Who’s Watching You? (BBC2, 9pm); The Secrets Of Stonehenge: A Time Team Special (C4, 9pm)
THERE’S no escaping Big Brother. I don’t mean the TV series of the same name – although, if anyone is still interested, they should note it’s back on Thursday on C4 – but surveillance.
Our every move is being monitored by someone and the consequences can see you lose your job, end up in court or have details of your plastic surgery revealed to the world.
The second part of Who’s Watching You, Richard Bilton’s investigation of the world of I spy, throws up some worrying cases. Like Andy, the AA patrolman who was sacked for “fraudulent use of company time”. Management used the GPS technology fitted in vehicles to monitor his every move. They concluded he was fiddling his breaks, taking longer than the 30 minutes he was allowed.
They built up a catalogue of incidents to show he was systematically avoiding work. The facts may have suggested this, but there were practical explanations.
How many of us, asked Bilton, can account for every minute of every working day? Andy won his unfair dismissal claim at an employment tribunal, but his case highlights how facts without context can give a distorted picture.
Equally odd is the tale of the neighbours in Lincolnshire who fell out with each other.
Two of them directed CCTV cameras towards the third’s home. Gary and wife Sandra retaliated by making gestures to the cameras, simulating sex and, in her case, lifting her jumper and flashing her bra-covered chest.
The cameras may well have added to the tension, rather than help resolve the neighbourly row. The couple say they were playing up to the cameras. The neighbours say CCTV was their last chance to stop noisy and lewd behaviour.
Gary and Sandra were convicted of harrassment and made subject of a restraining order barring them for talking to people over the fence.
Anyone can become James Bond as a variety of hi-tech spyware can be bought over the counter, including a pen with a camera and a double adaptor plug with a mobile phone inside.
The makers of the programme show Bilton what can be done by secretly wiring his flat and running surveillance on him.
Mobile phones too reveal more and more about the owner.
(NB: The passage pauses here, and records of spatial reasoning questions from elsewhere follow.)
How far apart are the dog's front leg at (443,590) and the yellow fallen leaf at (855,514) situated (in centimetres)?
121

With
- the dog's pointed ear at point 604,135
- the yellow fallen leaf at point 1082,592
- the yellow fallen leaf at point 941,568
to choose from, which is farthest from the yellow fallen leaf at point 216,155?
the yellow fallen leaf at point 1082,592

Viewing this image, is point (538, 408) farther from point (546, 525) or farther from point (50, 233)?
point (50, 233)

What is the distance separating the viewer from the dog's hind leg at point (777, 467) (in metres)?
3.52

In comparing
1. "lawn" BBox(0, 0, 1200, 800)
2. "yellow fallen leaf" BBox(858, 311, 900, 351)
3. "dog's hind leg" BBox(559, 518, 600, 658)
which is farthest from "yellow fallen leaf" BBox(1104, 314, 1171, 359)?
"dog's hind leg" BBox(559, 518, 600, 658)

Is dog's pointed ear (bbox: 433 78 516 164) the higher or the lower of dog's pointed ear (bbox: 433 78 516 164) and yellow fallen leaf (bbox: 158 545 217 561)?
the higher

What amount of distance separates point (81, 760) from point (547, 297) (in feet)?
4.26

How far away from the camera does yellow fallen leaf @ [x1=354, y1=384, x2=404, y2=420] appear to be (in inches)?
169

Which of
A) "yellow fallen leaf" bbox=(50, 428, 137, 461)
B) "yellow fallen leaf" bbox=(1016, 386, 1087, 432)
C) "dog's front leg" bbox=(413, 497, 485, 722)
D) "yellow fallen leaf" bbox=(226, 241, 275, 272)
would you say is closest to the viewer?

Soon you’ll be able to track your friends through their phone.
WE’RE watched on the web all the time. Everything we do online can be traced back to us.
A spokesman for a search engine explains they might know the address, but don’t know who’s behind it.
However, the sites visited give an indication of our interests, and the information is valuable to advertisers to target potential customers.
The net is not a safe place as hackers, blaggers and credit card fraudsters look for weak spots in the system, steal information and commit fraud. Last year it cost £1.2 billion, which works out at £25 for every adult.
As for your plastic surgery details being made public, Bilton learns this information after going through rubbish bags left on the street outside the office of a Harley Street surgeon.
The Time Team experts use old-fashioned methods such as digging and guesswork in The Secrets Of Stonehenge.
They’ve been investigating for six years trying to ascertain who built it, when they built it and why it is where it is.
That’s a lot of digging, some 60 trenches over six years. Soon there may be litter strewn around Stonehenge, the result of torn up guide books.
A group of archaeologists say it’ll have to be rewritten as a result of their discoveries.
Rather than being a temple, they reckon Stonehenge was a place of the dead.
Those famous stones sat at the epicentre of an immense ritual landscape.
They claim to have the evidence, including dog faeces, to back up their claims. Quite where doggy doo comes into it, I’m not sure but they seem to get very excited about it.